_Records to process_.
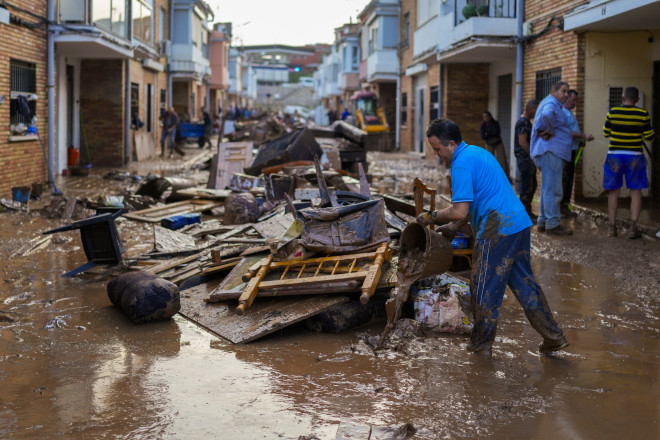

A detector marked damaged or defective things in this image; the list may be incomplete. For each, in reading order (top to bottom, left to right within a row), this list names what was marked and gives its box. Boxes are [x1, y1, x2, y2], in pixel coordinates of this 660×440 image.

flood damage [1, 118, 660, 438]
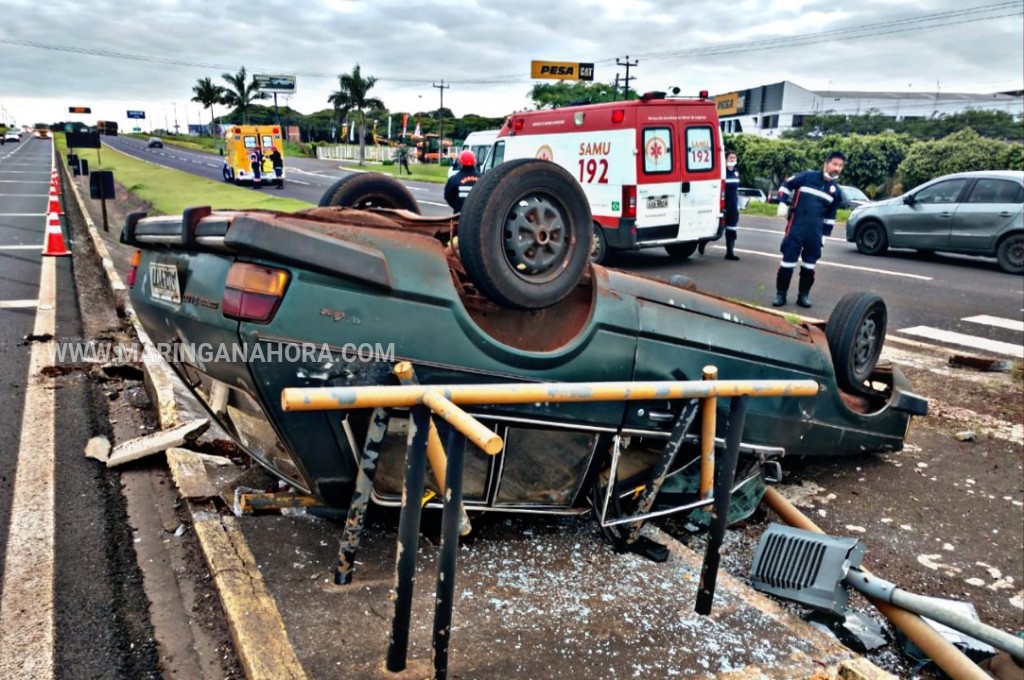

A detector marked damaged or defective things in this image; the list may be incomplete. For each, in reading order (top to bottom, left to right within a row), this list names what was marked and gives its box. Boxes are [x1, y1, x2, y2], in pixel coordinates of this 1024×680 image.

overturned green car [121, 160, 929, 540]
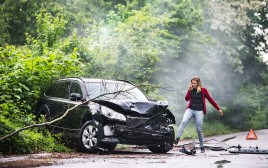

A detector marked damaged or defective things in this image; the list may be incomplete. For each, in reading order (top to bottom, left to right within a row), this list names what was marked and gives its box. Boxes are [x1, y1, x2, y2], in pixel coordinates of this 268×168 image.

broken windshield [85, 81, 148, 101]
crashed black car [36, 77, 176, 154]
crumpled hood [94, 99, 168, 116]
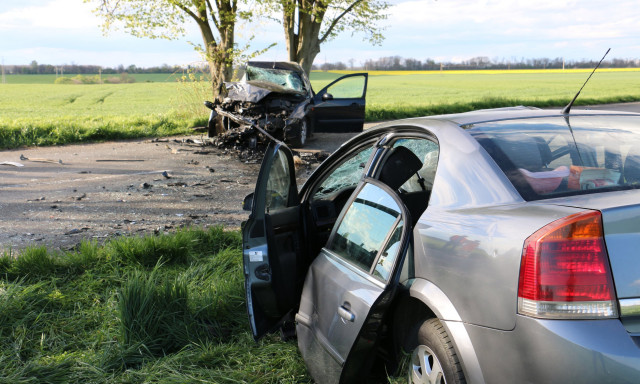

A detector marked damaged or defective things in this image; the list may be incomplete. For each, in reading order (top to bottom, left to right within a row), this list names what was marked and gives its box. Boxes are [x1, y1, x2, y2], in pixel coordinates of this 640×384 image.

crumpled car hood [224, 80, 306, 103]
shattered windshield [245, 66, 304, 92]
wrecked car [205, 62, 364, 148]
shattered windshield [468, 115, 640, 201]
wrecked car [241, 107, 640, 384]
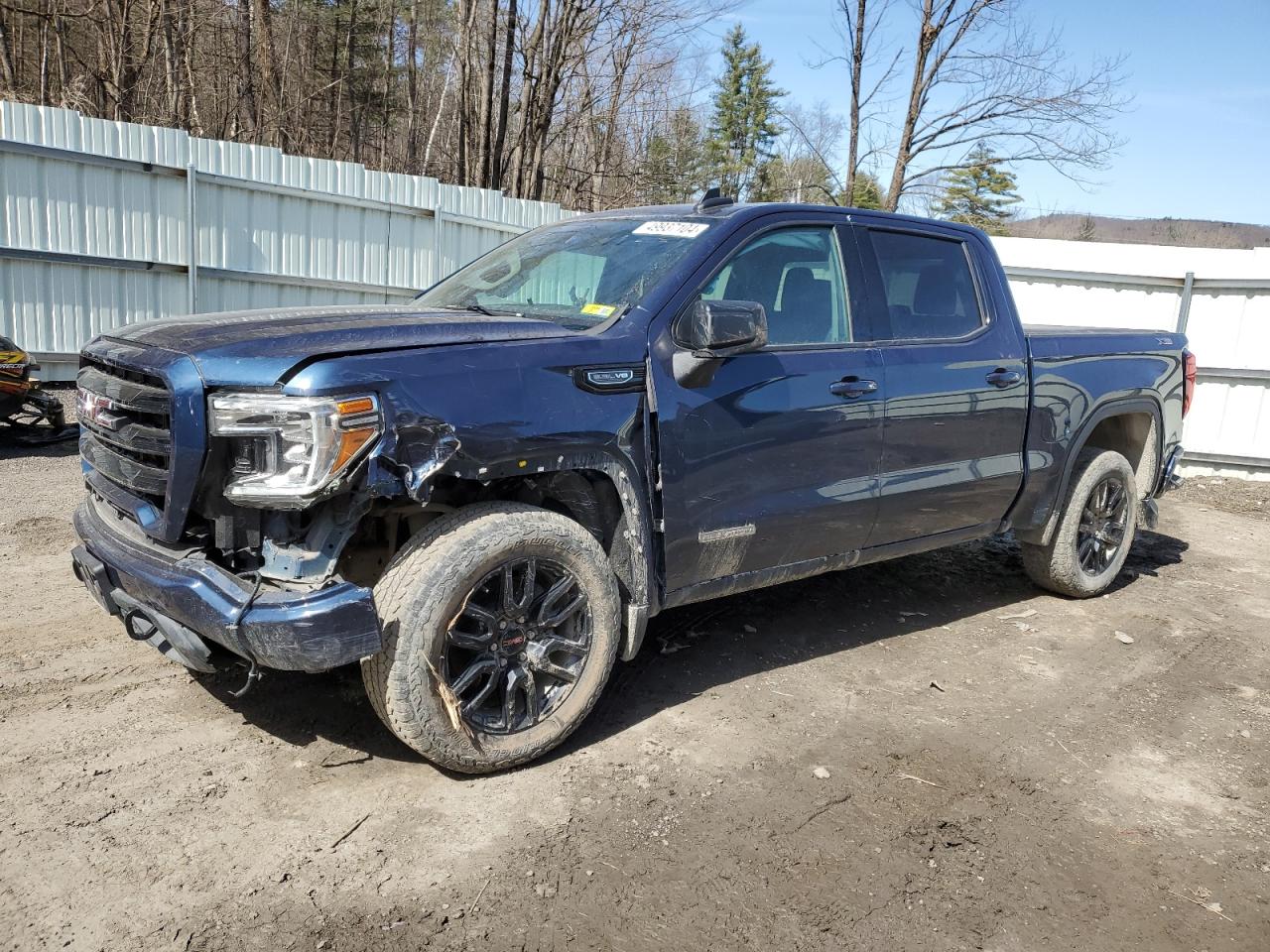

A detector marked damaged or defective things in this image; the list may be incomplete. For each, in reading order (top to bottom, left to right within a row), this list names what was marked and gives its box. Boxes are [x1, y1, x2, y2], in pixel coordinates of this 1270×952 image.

broken headlight assembly [206, 393, 377, 508]
damaged gmc sierra [69, 195, 1199, 774]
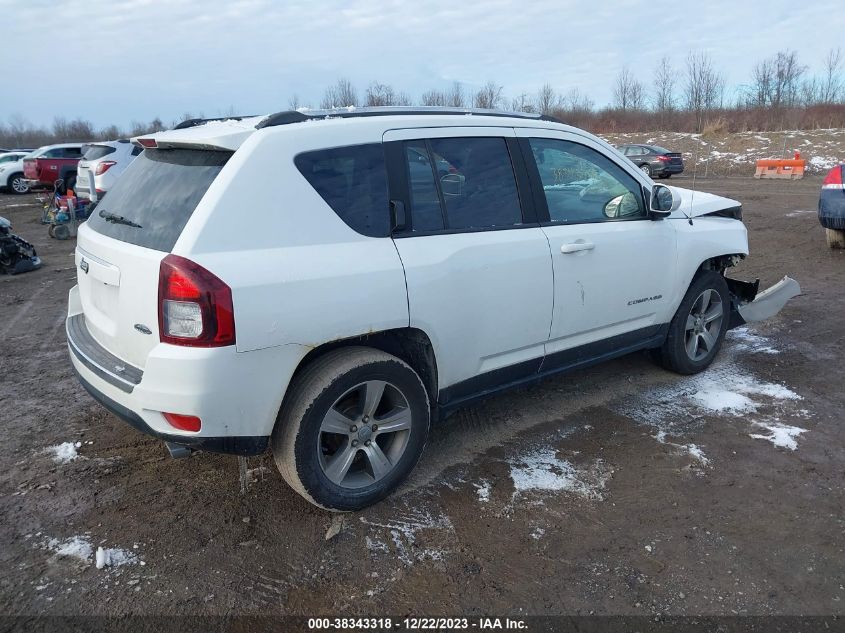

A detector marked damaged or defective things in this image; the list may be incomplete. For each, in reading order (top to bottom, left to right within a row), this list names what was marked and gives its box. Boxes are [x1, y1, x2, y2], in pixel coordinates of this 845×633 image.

damaged front bumper [724, 276, 800, 328]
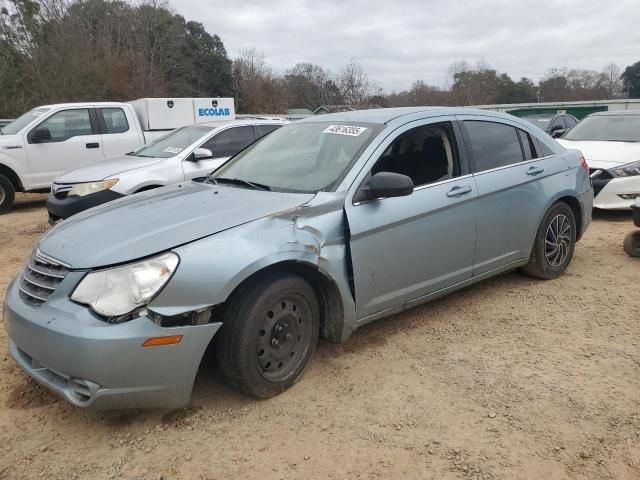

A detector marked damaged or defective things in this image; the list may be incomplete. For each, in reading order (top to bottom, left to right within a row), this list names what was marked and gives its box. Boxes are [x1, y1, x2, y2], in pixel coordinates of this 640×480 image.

damaged chrysler sebring [3, 109, 596, 408]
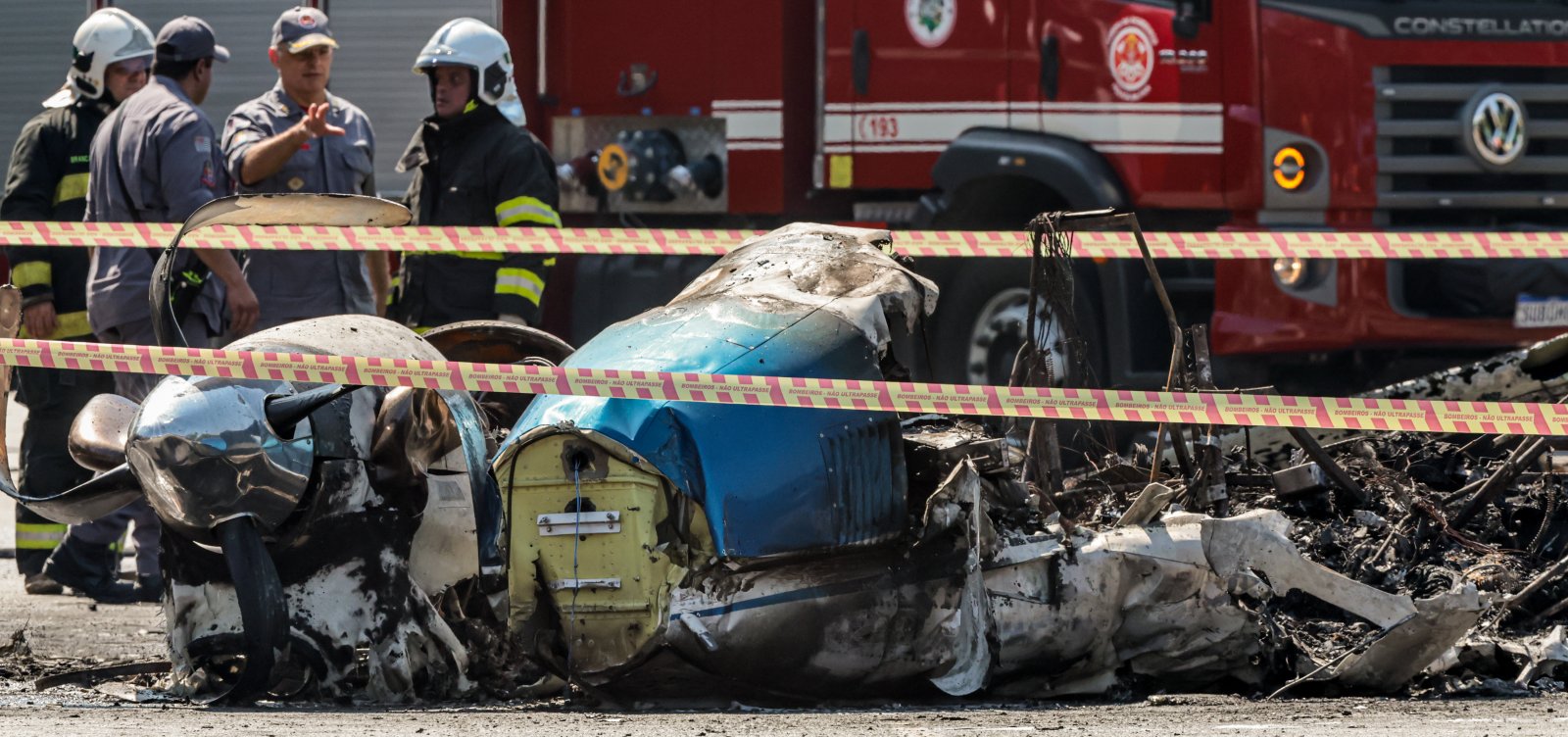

_Request_. Rewrite the records starting at the line that contains "this 640×480 image." and ending at the end of the records, with "incomplete" replaced by "partial" and nothing else changed. Leave the pictures out of your answer.

_Solution to the exercise_.
A detector marked damaged or defective things in this image; the list may be partial. For each, in reading order (top to bottom, left to right within a row), this list names what was marked and gives its box. Boxes are [x1, y1, x2, y2], in pixel coordinates of this 640×480 image.

damaged chrysler sebring [3, 109, 596, 408]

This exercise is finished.